Mais cela ne va pas de soi. Il ne suffit pas toujours de croire ou d’espérer que les responsables politiques appliqueront ces valeurs de leur plein gré. Surtout lorsque nous voyons si souvent faiblir cette volonté. Je vais donc être claire à ce sujet : la réponse ne viendra pas en s’appuyant uniquement sur les autres. Elle viendra de l’intérieur. Parce que la démocratie, par définition, appartient au peuple. Ceux qui ont le privilège de pouvoir voter doivent en faire usage. Ils doivent user de ce droit pour choisir le type de dirigeants qu’ils veulent et qui défendront les valeurs universelles. Sur le marché des valeurs politiques, les démocrates doivent créer la demande. Mais s’il est essentiel de voter, cela ne suffit pas. Il faut aussi que les citoyens soient actifs. Les droits à la liberté d’expression, de réunion et d’association sont précieux. S’en servir, c’est les défendre. La société civile est vitale au bon fonctionnement de toute démocratie. Lorsque les citoyens se réunissent, ils peuvent se mettre d’accord sur les changements dont ils ont besoin collectivement et faire advenir ces changements. Plus encore, ils peuvent s’unir et faire campagne pour des causes communes, faire comprendre à ceux qui exercent le pouvoir qu’ils doivent les entendre, faute de quoi ils perdront leurs mandats. Il est facile de se retrancher dans un monde numérique, où la place publique est remplacée par un forum de discussion en ligne, où les voix les plus stridentes peuvent étouffer les débats les plus sensés. Cela dit, la démocratie peut exister aussi dans le monde numérique. Certes, il faut que les États, les organisations internationales et le secteur privé interviennent pour assurer le difficile équilibre entre la lutte contre les discours de haine et la défense de la liberté d’expression. Mais, malgré tout, Internet est quand même un espace où les gens peuvent dirent ce qu’ils pensent et agir ensemble pour faire changer les choses. Alors, utilisons-le pour faire avancer la démocratie ! Que l’on s’exprime en ligne ou dans le monde réel, il faut employer les deux, pour faire entendre sa voix et exiger un avenir meilleur.

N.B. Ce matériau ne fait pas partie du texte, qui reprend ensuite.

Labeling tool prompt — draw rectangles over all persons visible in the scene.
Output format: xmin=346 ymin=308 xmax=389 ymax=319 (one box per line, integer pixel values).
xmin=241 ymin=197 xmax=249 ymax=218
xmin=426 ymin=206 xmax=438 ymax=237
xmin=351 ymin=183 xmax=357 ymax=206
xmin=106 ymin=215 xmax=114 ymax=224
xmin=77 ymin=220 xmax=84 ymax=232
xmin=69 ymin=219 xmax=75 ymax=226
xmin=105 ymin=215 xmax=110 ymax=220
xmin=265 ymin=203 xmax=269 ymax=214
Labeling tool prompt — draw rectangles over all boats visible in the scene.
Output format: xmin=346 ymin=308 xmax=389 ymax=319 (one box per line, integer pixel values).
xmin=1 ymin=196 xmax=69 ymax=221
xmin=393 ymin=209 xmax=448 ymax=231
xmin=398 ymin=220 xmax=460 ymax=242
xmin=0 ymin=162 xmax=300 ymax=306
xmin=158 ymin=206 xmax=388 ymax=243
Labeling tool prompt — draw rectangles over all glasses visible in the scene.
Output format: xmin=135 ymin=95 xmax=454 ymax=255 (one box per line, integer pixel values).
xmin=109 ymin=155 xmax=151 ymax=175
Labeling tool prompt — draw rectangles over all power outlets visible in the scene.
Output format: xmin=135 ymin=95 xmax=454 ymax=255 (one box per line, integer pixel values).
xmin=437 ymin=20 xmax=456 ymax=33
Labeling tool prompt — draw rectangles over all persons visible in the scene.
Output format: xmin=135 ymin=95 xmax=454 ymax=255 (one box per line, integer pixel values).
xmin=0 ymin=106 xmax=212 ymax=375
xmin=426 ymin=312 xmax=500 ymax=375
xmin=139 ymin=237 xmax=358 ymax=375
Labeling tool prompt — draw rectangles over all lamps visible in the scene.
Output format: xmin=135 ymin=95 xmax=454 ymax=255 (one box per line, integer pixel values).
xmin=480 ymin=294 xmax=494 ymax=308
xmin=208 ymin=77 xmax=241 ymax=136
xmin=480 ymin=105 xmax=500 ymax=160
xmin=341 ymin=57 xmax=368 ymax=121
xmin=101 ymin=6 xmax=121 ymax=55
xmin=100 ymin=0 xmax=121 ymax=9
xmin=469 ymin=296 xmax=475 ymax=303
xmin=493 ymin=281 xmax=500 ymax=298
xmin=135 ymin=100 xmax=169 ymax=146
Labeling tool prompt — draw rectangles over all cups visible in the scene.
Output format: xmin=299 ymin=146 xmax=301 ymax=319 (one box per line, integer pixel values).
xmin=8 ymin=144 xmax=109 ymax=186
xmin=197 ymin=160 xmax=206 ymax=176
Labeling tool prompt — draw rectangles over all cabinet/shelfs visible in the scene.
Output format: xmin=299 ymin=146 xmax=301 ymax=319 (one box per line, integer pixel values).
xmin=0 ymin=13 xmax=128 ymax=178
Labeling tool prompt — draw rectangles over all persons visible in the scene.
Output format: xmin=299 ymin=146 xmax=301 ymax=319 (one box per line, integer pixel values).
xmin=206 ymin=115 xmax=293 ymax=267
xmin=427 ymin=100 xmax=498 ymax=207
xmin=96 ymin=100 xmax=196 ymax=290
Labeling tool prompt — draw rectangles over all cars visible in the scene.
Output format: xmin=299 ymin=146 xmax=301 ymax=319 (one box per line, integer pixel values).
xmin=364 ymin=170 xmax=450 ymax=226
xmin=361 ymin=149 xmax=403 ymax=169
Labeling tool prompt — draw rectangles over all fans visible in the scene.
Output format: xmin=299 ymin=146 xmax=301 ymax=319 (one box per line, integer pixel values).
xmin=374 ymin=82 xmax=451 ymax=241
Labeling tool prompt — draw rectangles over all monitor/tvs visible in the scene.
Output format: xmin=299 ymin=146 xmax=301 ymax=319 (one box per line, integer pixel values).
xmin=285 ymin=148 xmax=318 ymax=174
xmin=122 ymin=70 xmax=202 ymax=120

Bien des défis se profilent à l’horizon : conflits, pauvreté, changement climatique, sans parler des difficultés que provoquent le déclin économique et les inégalités croissantes. Certains avanceront que la démocratie est incapable d’empêcher tout cela. Mais c’est une vision réductrice des choses.

Nos sociétés ne seront jamais exemptes de problèmes. Ce qui définit chaque génération, c’est la manière dont elle les affronte. C’est précisément la démocratie qui permettra à nos sociétés de trouver la meilleure réponse dans l’intérêt du bien commun.

La démocratie peut être le moyen de bâtir des sociétés plus fortes, dans lesquelles les gens peuvent s’entraider et où chacun a la possibilité de prospérer.

Allocution de Marija Pejčinović Burić, Secrétaire générale du Conseil de l’Europe, lors de la 42ème Session sur la guerre en Ukraine.